SET EXERCISE. Please quote every one of the following entries word for word, keeping each line in its original order and form.

INPUT RECORDS.
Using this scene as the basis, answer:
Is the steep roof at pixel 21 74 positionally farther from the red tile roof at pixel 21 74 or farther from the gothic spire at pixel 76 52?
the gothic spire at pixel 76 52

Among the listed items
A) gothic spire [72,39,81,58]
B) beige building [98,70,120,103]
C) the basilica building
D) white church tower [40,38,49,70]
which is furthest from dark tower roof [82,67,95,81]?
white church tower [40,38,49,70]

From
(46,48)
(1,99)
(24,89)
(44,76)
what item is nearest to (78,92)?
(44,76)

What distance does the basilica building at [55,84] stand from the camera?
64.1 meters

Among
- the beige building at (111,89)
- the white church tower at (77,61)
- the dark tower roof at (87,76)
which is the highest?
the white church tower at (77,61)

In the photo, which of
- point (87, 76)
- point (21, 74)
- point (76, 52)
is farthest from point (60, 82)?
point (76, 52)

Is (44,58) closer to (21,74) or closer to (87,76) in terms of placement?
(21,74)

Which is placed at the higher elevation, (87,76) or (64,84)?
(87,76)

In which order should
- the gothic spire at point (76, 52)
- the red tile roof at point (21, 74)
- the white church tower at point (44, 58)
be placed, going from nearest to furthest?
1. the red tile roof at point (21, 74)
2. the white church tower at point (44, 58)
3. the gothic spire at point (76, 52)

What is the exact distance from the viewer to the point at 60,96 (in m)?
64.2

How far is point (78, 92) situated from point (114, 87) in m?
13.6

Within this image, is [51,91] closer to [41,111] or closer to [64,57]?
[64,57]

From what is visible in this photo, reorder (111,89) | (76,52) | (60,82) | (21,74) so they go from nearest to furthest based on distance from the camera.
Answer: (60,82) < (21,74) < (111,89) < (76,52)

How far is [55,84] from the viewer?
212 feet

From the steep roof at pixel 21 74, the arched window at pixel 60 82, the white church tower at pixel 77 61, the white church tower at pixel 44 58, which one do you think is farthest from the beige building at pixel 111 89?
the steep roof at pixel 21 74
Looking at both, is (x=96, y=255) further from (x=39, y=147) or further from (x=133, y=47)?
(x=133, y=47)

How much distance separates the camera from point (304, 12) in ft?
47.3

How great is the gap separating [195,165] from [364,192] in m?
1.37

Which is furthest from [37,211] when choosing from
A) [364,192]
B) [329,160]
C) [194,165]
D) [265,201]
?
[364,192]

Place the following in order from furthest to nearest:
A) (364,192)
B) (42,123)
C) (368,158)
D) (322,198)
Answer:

TASK OUTPUT.
Using this scene as the basis, answer:
Is the steep roof at pixel 21 74 positionally farther from the red tile roof at pixel 21 74 or farther from the gothic spire at pixel 76 52?
the gothic spire at pixel 76 52

Among the listed items
A) gothic spire [72,39,81,58]
B) beige building [98,70,120,103]
C) the basilica building
D) white church tower [40,38,49,70]
which is furthest from dark tower roof [82,67,95,81]?
white church tower [40,38,49,70]

From
(46,48)
(1,99)
(24,89)
(44,76)
what item is nearest to (78,92)?
(44,76)

What distance does the basilica building at [55,84] stand from the camera?
64.1 meters

Among
- the beige building at (111,89)
- the white church tower at (77,61)
- the dark tower roof at (87,76)
which is the highest?
the white church tower at (77,61)

In the photo, which of
- point (87, 76)
- point (21, 74)
- point (76, 52)
is farthest from point (60, 82)?
point (76, 52)

Is (44,58) closer to (21,74) or closer to (87,76) in terms of placement?
(21,74)

Which is placed at the higher elevation, (87,76) or (64,84)?
(87,76)

In which order should
- the gothic spire at point (76, 52)
- the red tile roof at point (21, 74)
- the white church tower at point (44, 58)
be placed, going from nearest to furthest?
1. the red tile roof at point (21, 74)
2. the white church tower at point (44, 58)
3. the gothic spire at point (76, 52)

What is the exact distance from the viewer to the point at 60,96 (in m)?
64.2

How far is point (78, 92) situated from point (114, 87) in m?
13.6

Within this image, is [51,91] closer to [41,111] or closer to [64,57]?
[64,57]

From what is visible in this photo, reorder (111,89) | (76,52) | (60,82) | (21,74) so they go from nearest to furthest based on distance from the camera.
Answer: (60,82) < (21,74) < (111,89) < (76,52)

How far is [55,84] from the viewer?
212 feet

From the steep roof at pixel 21 74, the arched window at pixel 60 82, the white church tower at pixel 77 61, the white church tower at pixel 44 58, which one do you think is farthest from the beige building at pixel 111 89?
the steep roof at pixel 21 74
Looking at both, is (x=96, y=255) further from (x=39, y=147) or further from (x=133, y=47)?
(x=133, y=47)

How much distance separates the camera from point (304, 12) in ft?
47.3

How great is the gap separating [195,165] from [364,192] in m?
1.37

Which is furthest from [37,211] when choosing from
A) [364,192]
B) [329,160]
C) [194,165]
D) [265,201]
?
[364,192]

Place the following in order from furthest to nearest:
A) (364,192)
B) (42,123)
C) (368,158)
D) (322,198)
Answer:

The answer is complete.